Dan, from your comment it sounds like you aren’t appreciating exactly how ReadOnlyArrays can be used for your purposes. Please consider the following example function, where I intend to mutate the first argument to be the reversed cumulative sum of the second argument. The second argument is annotated with @immutable to ensure it is not accidentally mutated in this function:
function revcumsum!(a::Vector, b::AbstractVector)
@immutable b # Disallow mutations to second argument
length(a) == length(b) || throw(ArgumentError("arguments must have same length"))
a .= b
cumsum!(a, b)
reverse!(a)
return a
end
Now we exercise the function on an array of one million elements. Note that both arrays are mutable outside of the function:
julia> b = collect(1:1_000_000);
julia> a = similar(b);
julia> revcumsum!(a, b);
julia> b[1:5]
5-element Vector{Int64}:
1
2
3
4
5
julia> a[1:5] # contains the reversal of the cumulative sum of b
5-element Vector{Int64}:
500000500000
499999500000
499998500001
499997500003
499996500006
julia> b[1] # Still retains original value
1
julia> b[1] = 0 # I am mutating b
0
julia> b[1:5] # We see that the mutation occurred as requested
5-element Vector{Int64}:
0
2
3
4
5
The point is that within the function, and only within the function, b becomes immutable.
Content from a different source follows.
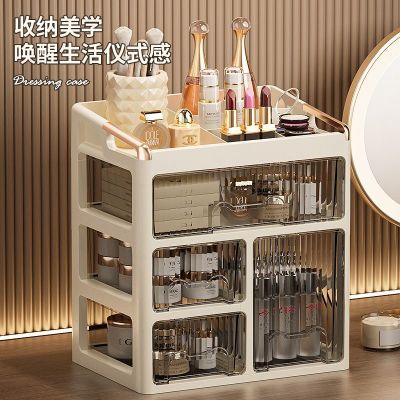 防尘桌面收纳盒多层抽屉式护肤品梳妆台收纳架宿舍化妆品置物架子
Also, we see that the function does not perform any memory allocation:
julia> using BenchMarkTools
julia> @btime revcumsum!($a, $b);
1.390 ms (0 allocations: 0 bytes)
And if we make a similar function that omits the @immutable statement:
julia> function revcumsum2!(a::Vector, b::AbstractVector)
length(a) == length(b) || throw(ArgumentError("arguments must have same length"))
a .= b
cumsum!(a, b)
reverse!(a)
return a
end
revcumsum2! (generic function with 1 method)
julia> @btime revcumsum2!($a, $b);
1.408 ms (0 allocations: 0 bytes)
the execution time is essentially identical to the original function that includes the @immutable statement. The execution time cost is negligible.
So to summarize, the point of @immutable is to allow you to annotate and disallow mutation of mutable arrays (of any size) within functions that you define. That way the function caller does not have to do anything special. The presence of the @immutable statement (typically and preferentially) on the second line of the function permits a quick inspection of the function to reveal which arguments could or could not be mutated.
That is the primary use case that I was thinking of. If I understand your wishes correctly, I believe that this goes at least partway (i.e. for functions that you yourself write) towards the goal you seek.
tyvm for your time to write this example! @imutable should be on Julia’s library.
It solves some of the problems pointed by me but is not a professional solution for large scale development:
Sad … quite very sad and crippling for large scale software development. This togheter with inability to create standalone executable and inability to run scripts fast makes it useful just to replace eventually R, Matlab or Mathematica and never become a big language. No wonder the rate of adoption is so slow and Go and Rust, comparable old languages, are flying when compared with Julia.
Well, based on this discussion, it seems that other languages cannot do it either, or only partially 
Standalone executables are under development and will be available in the not too distant future, and latency is actively worked on and has improved drastically over the last few years.
Boy, that alone would not be a small feat!
C, C++, Rust, C# are some languages that are doing it even Python tries hard to solve it somehow because is so important.